# Phase 4: API Serving & Deployment

This notebook demonstrates the API serving layer for the Telco Churn Prediction system, focusing on:

1. **API Setup**: Starting and configuring the FastAPI service
2. **Endpoint Testing**: Testing all API endpoints (health, metadata, predict)
3. **Prediction Examples**: Making single and batch predictions
4. **SHAP Explanations**: Verifying explainability in API responses
5. **Integration Testing**: End-to-end testing of the prediction pipeline

## Objectives
- Verify API service functionality
- Test prediction accuracy and consistency
- Validate SHAP explanations
- Ensure production readiness


In [None]:
# Simple setup for API testing
import sys
from pathlib import Path

# Find project root
PROJECT_ROOT = Path().resolve().parent if (Path().resolve().parent / 'src').exists() else Path().resolve()
if str(PROJECT_ROOT) not in sys.path:
    sys.path.insert(0, str(PROJECT_ROOT))

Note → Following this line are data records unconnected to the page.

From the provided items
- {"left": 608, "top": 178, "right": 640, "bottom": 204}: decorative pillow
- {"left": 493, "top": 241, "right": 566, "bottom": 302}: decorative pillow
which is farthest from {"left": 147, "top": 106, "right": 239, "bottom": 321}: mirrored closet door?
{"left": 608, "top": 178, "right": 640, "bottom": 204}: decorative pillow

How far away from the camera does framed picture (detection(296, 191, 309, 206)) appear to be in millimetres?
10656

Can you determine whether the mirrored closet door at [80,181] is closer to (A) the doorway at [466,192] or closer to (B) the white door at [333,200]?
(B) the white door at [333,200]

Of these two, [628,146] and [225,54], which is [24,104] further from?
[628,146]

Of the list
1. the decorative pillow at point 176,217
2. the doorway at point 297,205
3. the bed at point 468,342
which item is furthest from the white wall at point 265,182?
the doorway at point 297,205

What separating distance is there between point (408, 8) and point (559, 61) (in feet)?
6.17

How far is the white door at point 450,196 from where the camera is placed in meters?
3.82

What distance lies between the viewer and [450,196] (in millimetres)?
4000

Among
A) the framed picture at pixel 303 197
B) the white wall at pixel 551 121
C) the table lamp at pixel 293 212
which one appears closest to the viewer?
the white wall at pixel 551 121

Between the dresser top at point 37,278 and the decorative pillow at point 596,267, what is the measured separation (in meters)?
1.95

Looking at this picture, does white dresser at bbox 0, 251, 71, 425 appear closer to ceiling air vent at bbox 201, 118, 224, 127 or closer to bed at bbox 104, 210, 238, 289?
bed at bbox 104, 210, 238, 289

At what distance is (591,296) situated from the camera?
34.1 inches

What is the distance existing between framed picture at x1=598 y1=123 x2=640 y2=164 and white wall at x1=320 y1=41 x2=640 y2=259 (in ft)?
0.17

print(f"Project root: {PROJECT_ROOT}")


Project root: C:\Users\tiwar\OneDrive - The University of Melbourne\Desktop\New folder\telco-churn-retention


In [None]:
# Import libraries for API testing
import json
import time
import pandas as pd
import numpy as np
import requests
from rich.console import Console
from rich.table import Table

console = Console()
print("[OK] Libraries imported")


[OK] Libraries imported


## 2. Verify Prerequisites

Before testing the API, we need to ensure:
- Models have been trained (Phase 3 completed)
- Feature pipeline has been saved
- API service can be started


In [None]:
# Check if models exist
models_dir = PROJECT_ROOT / "models"
processed_dir = PROJECT_ROOT / "data" / "processed"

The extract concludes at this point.